- Born: 21 March 1748 London
- Died: 27 December 1806 (aged 58) British Museum, London

Academic work
- School or tradition: Royal College of Physicians
- Main interests: Various, Natural Historian
- Notable works: Keeper: National Collection
- Influenced: José Correia da Serra, William Marsden

= Edward Whitaker Gray =

18th-century English botanist and doctor

Edward Whitaker Gray (21 March 1748 – 27 December 1806), English botanist and secretary to the Royal Society, was uncle of Samuel Frederick Gray, author of The Practical Chemist.

== Educational and professional roles ==
While attending the College of Physicians Gray performed the duties of librarian. He became a licentiate in 1773. He graduated M.D., and ultimately was assigned as keeper of the departments of Natural history and antiquities in the British Museum, which consisted of the collection purchased from Sir Hans Sloane on his death in 1753. This role he held from 1778 until his death. During his tenure, he reorganized the natural history collections employing the Linnæan system. George Shaw assumed his duties as keeper in 1807 having assisted since 1791.

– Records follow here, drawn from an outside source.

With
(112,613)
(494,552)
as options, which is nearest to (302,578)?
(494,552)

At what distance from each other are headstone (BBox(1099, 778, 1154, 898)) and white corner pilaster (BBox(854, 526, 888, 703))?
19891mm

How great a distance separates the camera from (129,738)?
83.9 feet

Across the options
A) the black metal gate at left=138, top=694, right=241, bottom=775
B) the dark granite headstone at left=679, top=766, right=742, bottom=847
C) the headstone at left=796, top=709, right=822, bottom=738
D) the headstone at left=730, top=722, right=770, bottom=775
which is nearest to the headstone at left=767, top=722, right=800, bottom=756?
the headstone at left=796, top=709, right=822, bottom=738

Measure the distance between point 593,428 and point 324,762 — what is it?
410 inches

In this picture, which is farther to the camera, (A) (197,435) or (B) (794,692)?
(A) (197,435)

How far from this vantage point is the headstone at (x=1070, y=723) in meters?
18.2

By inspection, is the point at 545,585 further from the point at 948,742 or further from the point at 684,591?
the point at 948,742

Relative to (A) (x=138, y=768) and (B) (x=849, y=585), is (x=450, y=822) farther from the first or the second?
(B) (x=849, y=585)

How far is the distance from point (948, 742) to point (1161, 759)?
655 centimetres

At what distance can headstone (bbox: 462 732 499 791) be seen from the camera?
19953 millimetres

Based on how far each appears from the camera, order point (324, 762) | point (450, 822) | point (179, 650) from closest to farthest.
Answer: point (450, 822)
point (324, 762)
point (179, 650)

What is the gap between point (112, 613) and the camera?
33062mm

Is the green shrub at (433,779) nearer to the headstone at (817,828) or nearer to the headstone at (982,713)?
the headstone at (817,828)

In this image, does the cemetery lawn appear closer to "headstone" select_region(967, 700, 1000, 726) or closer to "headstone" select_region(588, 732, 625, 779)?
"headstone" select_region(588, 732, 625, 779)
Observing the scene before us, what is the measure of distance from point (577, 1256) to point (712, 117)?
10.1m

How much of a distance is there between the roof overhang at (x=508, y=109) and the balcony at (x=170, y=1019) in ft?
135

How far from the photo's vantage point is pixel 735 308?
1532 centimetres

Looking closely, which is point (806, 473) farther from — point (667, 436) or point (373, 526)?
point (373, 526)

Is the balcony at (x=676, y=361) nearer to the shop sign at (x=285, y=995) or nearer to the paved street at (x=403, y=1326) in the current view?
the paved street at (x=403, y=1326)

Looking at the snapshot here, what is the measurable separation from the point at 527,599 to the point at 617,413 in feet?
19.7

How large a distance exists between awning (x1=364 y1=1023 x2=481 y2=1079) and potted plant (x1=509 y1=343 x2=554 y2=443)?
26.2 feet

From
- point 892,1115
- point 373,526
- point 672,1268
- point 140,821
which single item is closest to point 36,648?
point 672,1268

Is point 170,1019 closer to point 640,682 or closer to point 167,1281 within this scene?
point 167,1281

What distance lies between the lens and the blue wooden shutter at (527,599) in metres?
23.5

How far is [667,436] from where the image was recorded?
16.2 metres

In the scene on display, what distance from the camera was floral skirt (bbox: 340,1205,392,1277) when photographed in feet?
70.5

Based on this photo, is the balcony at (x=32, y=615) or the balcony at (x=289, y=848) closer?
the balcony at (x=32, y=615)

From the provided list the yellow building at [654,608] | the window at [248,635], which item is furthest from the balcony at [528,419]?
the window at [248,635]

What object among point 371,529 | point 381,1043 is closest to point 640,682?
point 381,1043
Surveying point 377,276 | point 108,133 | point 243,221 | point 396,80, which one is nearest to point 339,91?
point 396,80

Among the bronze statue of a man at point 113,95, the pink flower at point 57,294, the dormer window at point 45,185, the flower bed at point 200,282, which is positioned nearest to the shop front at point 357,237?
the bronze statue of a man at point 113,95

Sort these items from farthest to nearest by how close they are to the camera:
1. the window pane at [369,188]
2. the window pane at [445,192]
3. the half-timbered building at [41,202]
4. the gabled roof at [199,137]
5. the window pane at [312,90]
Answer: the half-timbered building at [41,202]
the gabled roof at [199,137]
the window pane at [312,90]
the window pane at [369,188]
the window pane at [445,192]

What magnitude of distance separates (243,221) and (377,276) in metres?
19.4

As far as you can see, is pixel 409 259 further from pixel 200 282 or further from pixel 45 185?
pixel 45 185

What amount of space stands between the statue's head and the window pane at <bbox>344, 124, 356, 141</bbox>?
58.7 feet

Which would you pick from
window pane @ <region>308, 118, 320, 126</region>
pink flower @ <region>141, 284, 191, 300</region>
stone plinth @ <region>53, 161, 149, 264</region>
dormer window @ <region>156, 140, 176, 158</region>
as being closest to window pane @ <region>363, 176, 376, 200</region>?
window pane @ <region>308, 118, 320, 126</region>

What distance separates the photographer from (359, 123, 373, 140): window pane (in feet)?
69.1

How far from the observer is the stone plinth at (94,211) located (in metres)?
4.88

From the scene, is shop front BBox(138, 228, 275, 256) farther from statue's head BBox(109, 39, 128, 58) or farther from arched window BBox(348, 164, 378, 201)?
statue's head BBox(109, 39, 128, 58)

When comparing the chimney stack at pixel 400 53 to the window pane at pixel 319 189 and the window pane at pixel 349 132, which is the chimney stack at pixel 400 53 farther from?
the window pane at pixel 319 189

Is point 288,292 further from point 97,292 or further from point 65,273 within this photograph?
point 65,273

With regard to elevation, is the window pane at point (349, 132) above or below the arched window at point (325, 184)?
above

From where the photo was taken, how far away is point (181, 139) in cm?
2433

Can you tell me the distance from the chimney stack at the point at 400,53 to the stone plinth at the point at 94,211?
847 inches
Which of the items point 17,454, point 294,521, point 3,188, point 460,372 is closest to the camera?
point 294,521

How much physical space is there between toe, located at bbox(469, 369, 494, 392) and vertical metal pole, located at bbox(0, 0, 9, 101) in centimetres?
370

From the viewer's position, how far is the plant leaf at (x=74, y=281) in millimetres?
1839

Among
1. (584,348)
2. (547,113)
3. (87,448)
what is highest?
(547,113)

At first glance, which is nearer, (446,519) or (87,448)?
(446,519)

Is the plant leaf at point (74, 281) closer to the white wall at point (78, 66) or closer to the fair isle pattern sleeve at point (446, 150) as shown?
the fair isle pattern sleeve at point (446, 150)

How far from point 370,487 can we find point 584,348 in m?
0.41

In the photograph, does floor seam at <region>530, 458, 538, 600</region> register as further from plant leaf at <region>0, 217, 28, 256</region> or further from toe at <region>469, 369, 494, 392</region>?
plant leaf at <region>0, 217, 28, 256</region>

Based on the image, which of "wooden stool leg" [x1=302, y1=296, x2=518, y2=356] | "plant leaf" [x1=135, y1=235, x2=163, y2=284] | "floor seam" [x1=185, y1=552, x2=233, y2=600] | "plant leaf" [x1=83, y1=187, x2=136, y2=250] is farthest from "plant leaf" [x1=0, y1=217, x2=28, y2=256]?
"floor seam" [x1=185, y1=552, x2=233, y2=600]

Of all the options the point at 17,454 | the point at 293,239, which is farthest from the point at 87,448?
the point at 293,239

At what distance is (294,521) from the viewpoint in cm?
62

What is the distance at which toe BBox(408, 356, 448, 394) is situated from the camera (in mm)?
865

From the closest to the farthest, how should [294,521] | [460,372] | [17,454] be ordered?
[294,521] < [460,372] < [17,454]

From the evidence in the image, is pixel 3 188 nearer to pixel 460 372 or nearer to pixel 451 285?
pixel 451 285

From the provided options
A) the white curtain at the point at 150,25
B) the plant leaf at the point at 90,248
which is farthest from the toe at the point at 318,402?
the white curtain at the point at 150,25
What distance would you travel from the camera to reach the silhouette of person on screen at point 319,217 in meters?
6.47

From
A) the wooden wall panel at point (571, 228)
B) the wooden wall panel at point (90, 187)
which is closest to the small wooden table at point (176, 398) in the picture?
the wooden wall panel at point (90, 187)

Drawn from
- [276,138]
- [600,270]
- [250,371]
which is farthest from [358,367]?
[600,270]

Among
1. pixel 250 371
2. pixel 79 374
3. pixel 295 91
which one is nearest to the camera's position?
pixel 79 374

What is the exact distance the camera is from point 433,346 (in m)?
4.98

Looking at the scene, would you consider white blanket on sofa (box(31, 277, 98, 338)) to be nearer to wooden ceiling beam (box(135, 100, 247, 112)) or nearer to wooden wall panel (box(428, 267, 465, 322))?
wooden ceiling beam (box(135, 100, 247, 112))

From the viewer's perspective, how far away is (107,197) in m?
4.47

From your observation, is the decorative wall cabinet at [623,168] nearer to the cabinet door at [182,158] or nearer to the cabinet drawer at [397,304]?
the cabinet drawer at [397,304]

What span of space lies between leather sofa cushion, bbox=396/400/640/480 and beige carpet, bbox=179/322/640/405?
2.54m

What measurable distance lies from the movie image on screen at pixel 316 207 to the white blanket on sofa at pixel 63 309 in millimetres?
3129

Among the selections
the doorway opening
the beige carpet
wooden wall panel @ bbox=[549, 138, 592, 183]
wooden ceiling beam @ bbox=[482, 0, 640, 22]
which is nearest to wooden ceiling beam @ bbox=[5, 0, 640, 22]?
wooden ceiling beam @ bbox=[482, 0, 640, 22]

Within zoology, Gray's Catalogue of Shells for the British Museum (1791) best reflect his work as a malacologist.

Gray introduced two plants, Hexandria monogynia, native to Brazil, and Hexandria monogynia, native to Portugal, shipped from Oporto, and catalogued (1777) in the Royal Botanical gardens at Kew. He was one of the original associates of the Linnean Society in 1788.

In 1785 and 1786, Gray delivered Croonian Lectures on topics related to muscle response, and in 1789 he contributed Observations on the … Amphibia to the Philosophical Transactions of the Royal Society, of which he was a fellow (elected Feb. 1779), and of which on St. Andrew's day in 1797 he became the junior secretary. His 1807 successor to this secretarial post was Sir Humphry Davy, future mentor to Michael Faraday.

Gray died at the British Museum, 27 December 1806, in his fifty-ninth year of age.

=== Family ===
Gray married Elizabeth Bearsley on 6 June 1775 in Oporto, Portugal. By her he had three children. His two daughters, Juliana and Elizabeth, were both christened in Portugal. The younger daughter married in 1808 Taylor Combe, who subsequently assumed the junior secretarial role for the Royal Society. His son, Francis Edward Gray died on 3 January 1814 at Oporto, 29 years of age.

=== Articles published in Philosophical Transactions ===
- "Observations on the manner in which glass is charged and discharged with the electric fluid". – LXXVIII. 121
- "Observations on the class of animals called by Linnæus amphibia; particularly on the means of distinguishing those serpents which are venomous from those which are not so." – LXXIX. 21
- "Account of an earthquake felt in various parts of England, 18 November 1795, with some observations thereon." – LXXXVI. 353

=== Catalogues ===
- Catalogue of plants found in the neighbourhood of Newbury (published by Hall & Marsh 1839).
- Catalogue of shells bequeathed to the British Museum by the Rev. Clayton Mordaunt Cracherode, A.M. (published 1801).